A Fitch Ratings emitiu um alerta sobre as consequências do fim da escala 6×1, que começará a ser discutido em 15/04/2026. Segundo a análise, a possível aprovação da mudança e a redução da jornada semanal de trabalho de 44 para 40 horas podem resultar em uma queda significativa na rentabilidade do varejo brasileiro.
A estimativa da Fitch indica que o Ebitda das empresas poderá cair entre 10% e 15%, além de uma compressão de margem de até 200 pontos-base, caso não sejam implementadas medidas compensatórias. O varejo já enfrenta um cenário desafiador, com crescimento econômico lento e consumo pressionado.
Impactos e Reações do Setor
O relatório da Fitch também menciona que o aumento dos custos trabalhistas pode pressionar o caixa das empresas, especialmente nas que operam com menor flexibilidade. Os segmentos mais vulneráveis incluem farmácias, varejo de moda e restaurantes, que operam em três turnos e têm pouca margem para ajustes.
O fim da escala 6×1 é uma das principais propostas da campanha de reeleição do presidente Luiz Inácio Lula da Silva. A discussão começará na Comissão de Constituição e Justiça (CCJ) da Câmara dos Deputados, mas já gerou reações negativas do setor produtivo.

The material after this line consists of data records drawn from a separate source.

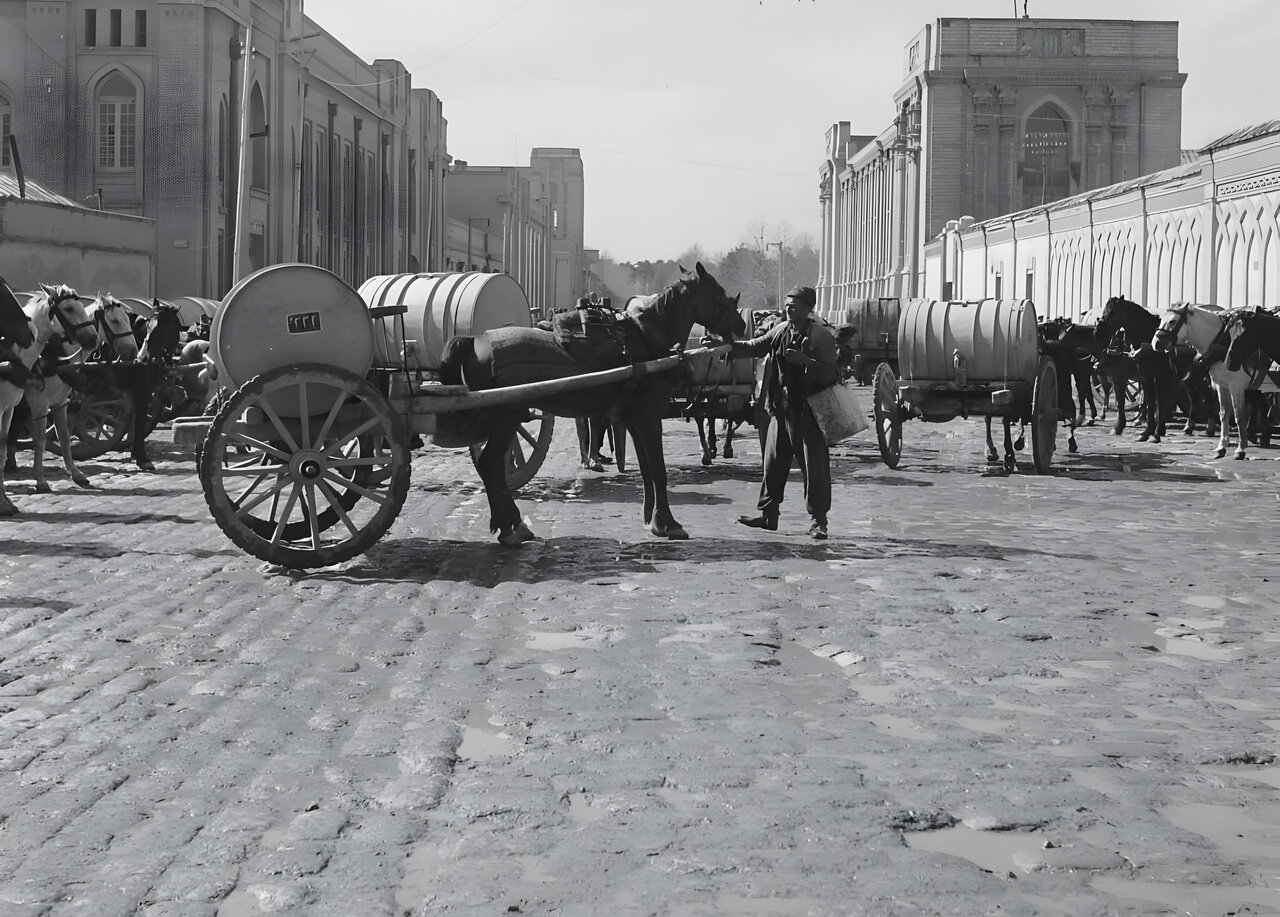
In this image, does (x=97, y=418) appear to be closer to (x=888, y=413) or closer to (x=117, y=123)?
(x=888, y=413)

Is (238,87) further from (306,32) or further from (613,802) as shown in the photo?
(613,802)

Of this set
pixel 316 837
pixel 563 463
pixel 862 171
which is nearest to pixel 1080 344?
pixel 563 463

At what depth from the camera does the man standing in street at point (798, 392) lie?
12.6m

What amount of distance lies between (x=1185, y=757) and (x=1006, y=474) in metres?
13.7

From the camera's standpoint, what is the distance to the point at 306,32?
205 feet

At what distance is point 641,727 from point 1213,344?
17723mm

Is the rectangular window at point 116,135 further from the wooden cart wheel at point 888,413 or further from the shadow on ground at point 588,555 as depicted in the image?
the shadow on ground at point 588,555

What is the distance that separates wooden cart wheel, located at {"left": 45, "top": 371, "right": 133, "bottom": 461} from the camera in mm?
19625

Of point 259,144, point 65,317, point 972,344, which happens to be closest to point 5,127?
point 259,144

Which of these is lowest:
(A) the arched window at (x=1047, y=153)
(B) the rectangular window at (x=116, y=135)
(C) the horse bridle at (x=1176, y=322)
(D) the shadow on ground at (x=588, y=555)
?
(D) the shadow on ground at (x=588, y=555)

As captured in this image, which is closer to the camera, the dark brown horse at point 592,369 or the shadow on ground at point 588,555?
the shadow on ground at point 588,555

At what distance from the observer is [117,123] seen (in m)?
49.9

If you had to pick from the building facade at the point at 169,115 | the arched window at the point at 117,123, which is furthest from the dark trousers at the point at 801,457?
the arched window at the point at 117,123

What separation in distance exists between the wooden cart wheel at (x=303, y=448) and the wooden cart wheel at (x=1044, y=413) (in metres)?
10.2
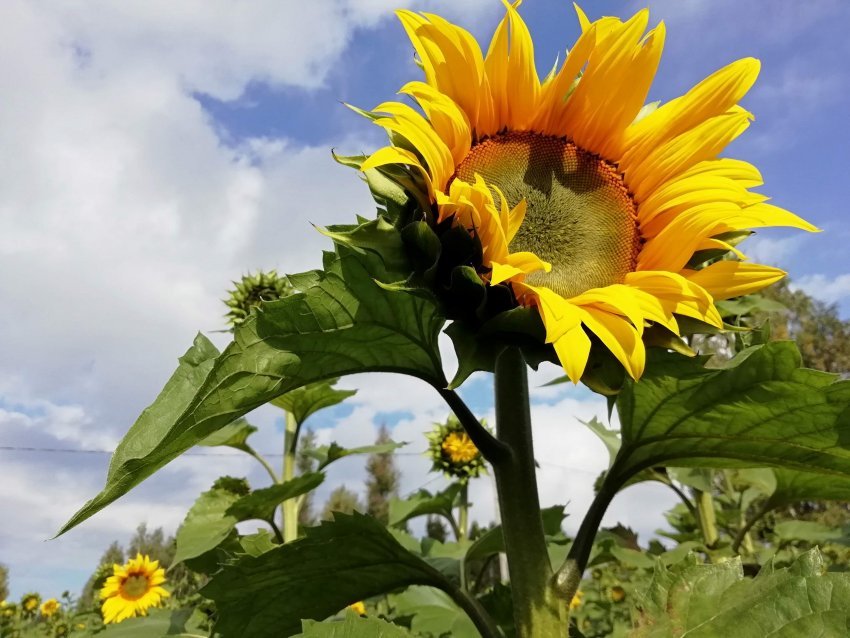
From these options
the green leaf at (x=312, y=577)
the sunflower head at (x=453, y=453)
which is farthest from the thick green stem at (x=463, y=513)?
the green leaf at (x=312, y=577)

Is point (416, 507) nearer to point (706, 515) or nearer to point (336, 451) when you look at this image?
point (336, 451)

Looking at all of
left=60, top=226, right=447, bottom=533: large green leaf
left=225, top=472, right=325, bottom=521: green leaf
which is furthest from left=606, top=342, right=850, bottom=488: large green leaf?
left=225, top=472, right=325, bottom=521: green leaf

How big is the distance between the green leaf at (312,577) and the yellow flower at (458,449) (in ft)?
7.90

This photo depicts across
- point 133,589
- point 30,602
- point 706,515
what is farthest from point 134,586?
point 706,515

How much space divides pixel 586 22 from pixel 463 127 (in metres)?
0.27

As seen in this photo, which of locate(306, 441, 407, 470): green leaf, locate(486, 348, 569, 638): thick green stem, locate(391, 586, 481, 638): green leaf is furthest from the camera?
locate(306, 441, 407, 470): green leaf

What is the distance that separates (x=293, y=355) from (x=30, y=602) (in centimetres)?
497

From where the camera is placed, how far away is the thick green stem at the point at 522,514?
37.4 inches

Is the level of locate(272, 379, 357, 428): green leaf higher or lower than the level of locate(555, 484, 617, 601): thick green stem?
higher

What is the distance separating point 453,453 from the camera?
3.54m

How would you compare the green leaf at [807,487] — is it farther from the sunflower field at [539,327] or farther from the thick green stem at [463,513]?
the thick green stem at [463,513]

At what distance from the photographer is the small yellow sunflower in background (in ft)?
15.7

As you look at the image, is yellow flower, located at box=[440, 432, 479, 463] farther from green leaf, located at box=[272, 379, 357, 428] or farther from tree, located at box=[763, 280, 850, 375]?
tree, located at box=[763, 280, 850, 375]

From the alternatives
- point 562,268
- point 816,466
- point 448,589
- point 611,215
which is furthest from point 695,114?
point 448,589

A Confederação Nacional da Indústria (CNI) estima que a medida pode reduzir o PIB em 0,7%, o que equivale a R$ 76,4 bilhões por ano, e pode levar a um aumento da inflação e do desemprego.
Manifesto e Críticas
Um manifesto assinado por 463 entidades empresariais expressa preocupações sobre os efeitos da mudança, afirmando que ela pode resultar em perda de empregos e aumento da inflação. O presidente da CNI, Ricardo Alban, criticou duramente a discussão, afirmando que a aprovação neste momento é um “erro político” devido à pressão eleitoral.
A Confederação Nacional do Comércio (CNC) também reforçou a necessidade de um diálogo mais profundo antes de qualquer avanço, destacando os possíveis impactos sobre empresas e consumidores.
Opinião
A discussão sobre o fim da escala 6×1 revela a complexidade entre a necessidade de modernização das relações de trabalho e os riscos econômicos que podem surgir, exigindo um debate responsável e fundamentado.